CHECK YOUR UNDERSTANDING
(a) Answer these questions from the BICM page:
(i) How many binary decoders does the BICM decoder use?
(ii) Who turned the small-loss observation for Gray labelling into a full framework, and in what year?
(iii) Which labelling does the page call the empirical champion?
(b) Duplicate the passage of the BICM page from "This section quantifies" to "uniform label bits.", word for word.

SELECTED EXCERPT
+ + +
Ferkans — Interactive Telecom Tutor

Two Rate Decompositions for the Same Channel

There is a second, seemingly innocent, way to turn a non-binary constellation into a sum of binary mutual informations. Instead of conditional binary capacities, take unconditional ones:

$C_{\rm BICM} \;\triangleq\; \sum_{i=0}^{L-1} I(Y; B_i).$

This is the BICM capacity. It corresponds to a decoder that views each bit position as an independent binary channel and processes the $L$ bit streams in parallel — no history conditioning. The construction is simpler than MLC/MSD because only one binary code is needed (the streams are demultiplexed from a single mother code after interleaving), and the decoder is a single binary decoder, not $L$ of them.

The question is: how much capacity do we lose by dropping the conditioning? The answer depends on the labelling $\mu$ . For Ungerboeck partition-based labelling the loss is substantial. For Gray labelling it is remarkably small — typically well under $0.5$ bit over the entire practical SNR range. This is the observation that Caire, Taricco, and Biglieri turned into a full framework in 1998, and that subsequently drove BICM to dominance in wireless standards.

This section quantifies the MLC-vs-BICM gap and explains why, despite MLC's theoretical optimality, BICM is what every modern wireless modem uses.

,

Definition:
BICM Capacity

Fix a constellation $\mathcal{X}$ of size $M = 2^L$ , a labelling $\mu : \{0,1\}^L \to \mathcal{X}$ , and a channel $p(y \mid x)$ with uniform inputs. The BICM capacity is

$C_{\rm BICM}(\mu) \;\triangleq\; \sum_{i=0}^{L-1} I(Y; B_i)$

where $B_i$ is the $i$ -th label bit when $X = \mu(B_0, \ldots, B_{L-1})$ with i.i.d.\ uniform label bits.

The BICM capacity depends on the labelling through the marginal distributions of each $B_i$ given $Y$ . For the AWGN channel with uniform inputs, these marginals are the per-bit posteriors used by any BICM demapper. Different labellings give different BICM capacities; Gray labelling is the empirical champion.
+ + +
DATASET
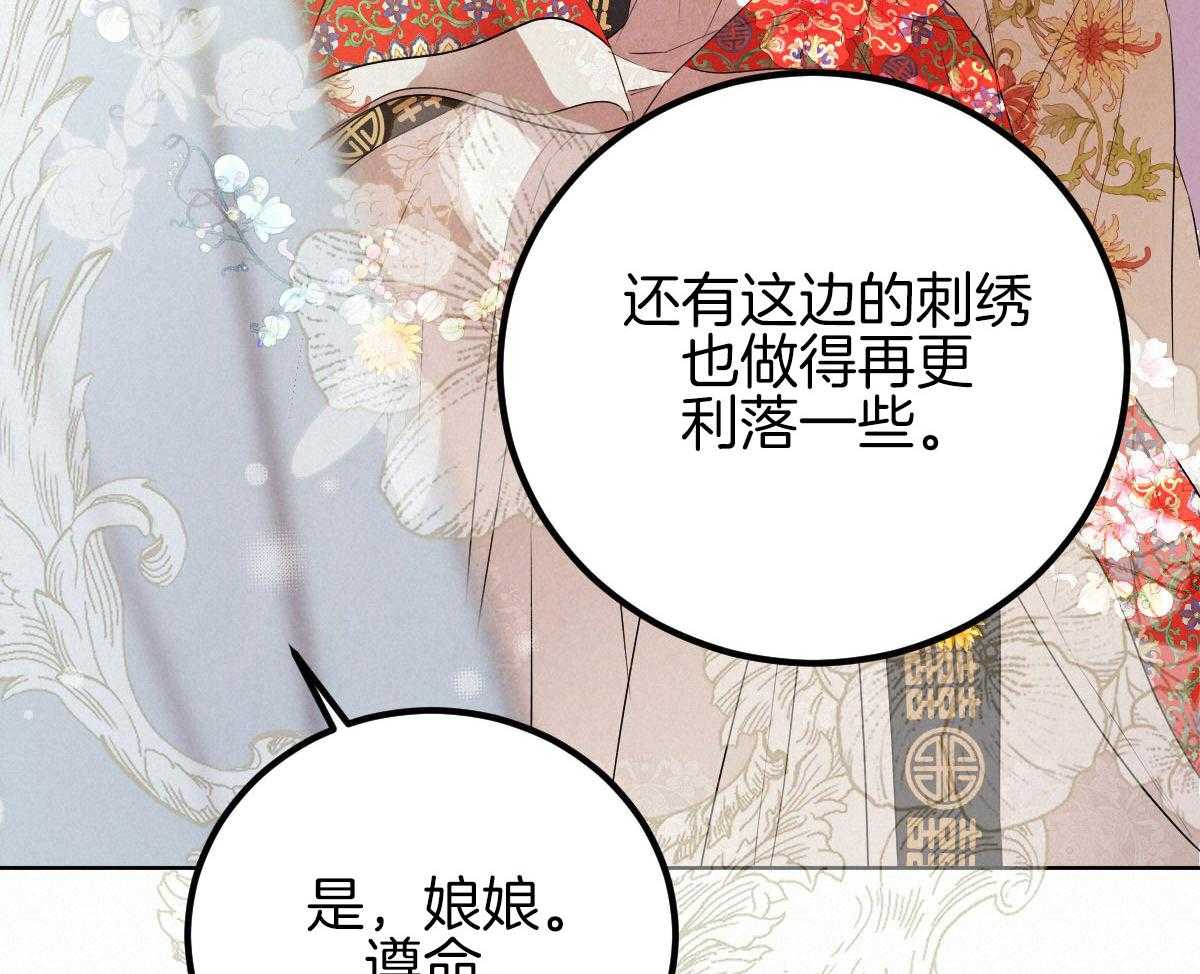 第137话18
+ + +
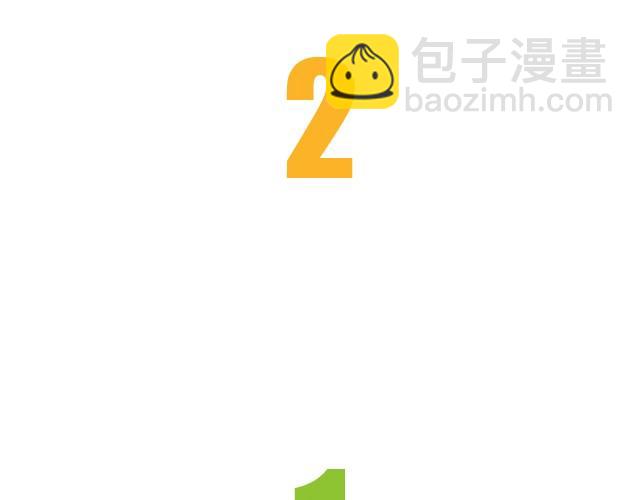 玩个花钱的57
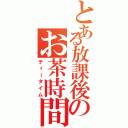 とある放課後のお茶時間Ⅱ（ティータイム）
+ + +
EXPECTED RESULTS
(a)
(i) A single binary decoder, not $L$ of them.
(ii) Caire, Taricco, and Biglieri, in 1998.
(iii) Gray labelling.

(b)
This section quantifies the MLC-vs-BICM gap and explains why, despite MLC's theoretical optimality, BICM is what every modern wireless modem uses.

,

Definition:
BICM Capacity

Fix a constellation $\mathcal{X}$ of size $M = 2^L$ , a labelling $\mu : \{0,1\}^L \to \mathcal{X}$ , and a channel $p(y \mid x)$ with uniform inputs. The BICM capacity is

$C_{\rm BICM}(\mu) \;\triangleq\; \sum_{i=0}^{L-1} I(Y; B_i)$

where $B_i$ is the $i$ -th label bit when $X = \mu(B_0, \ldots, B_{L-1})$ with i.i.d.\ uniform label bits.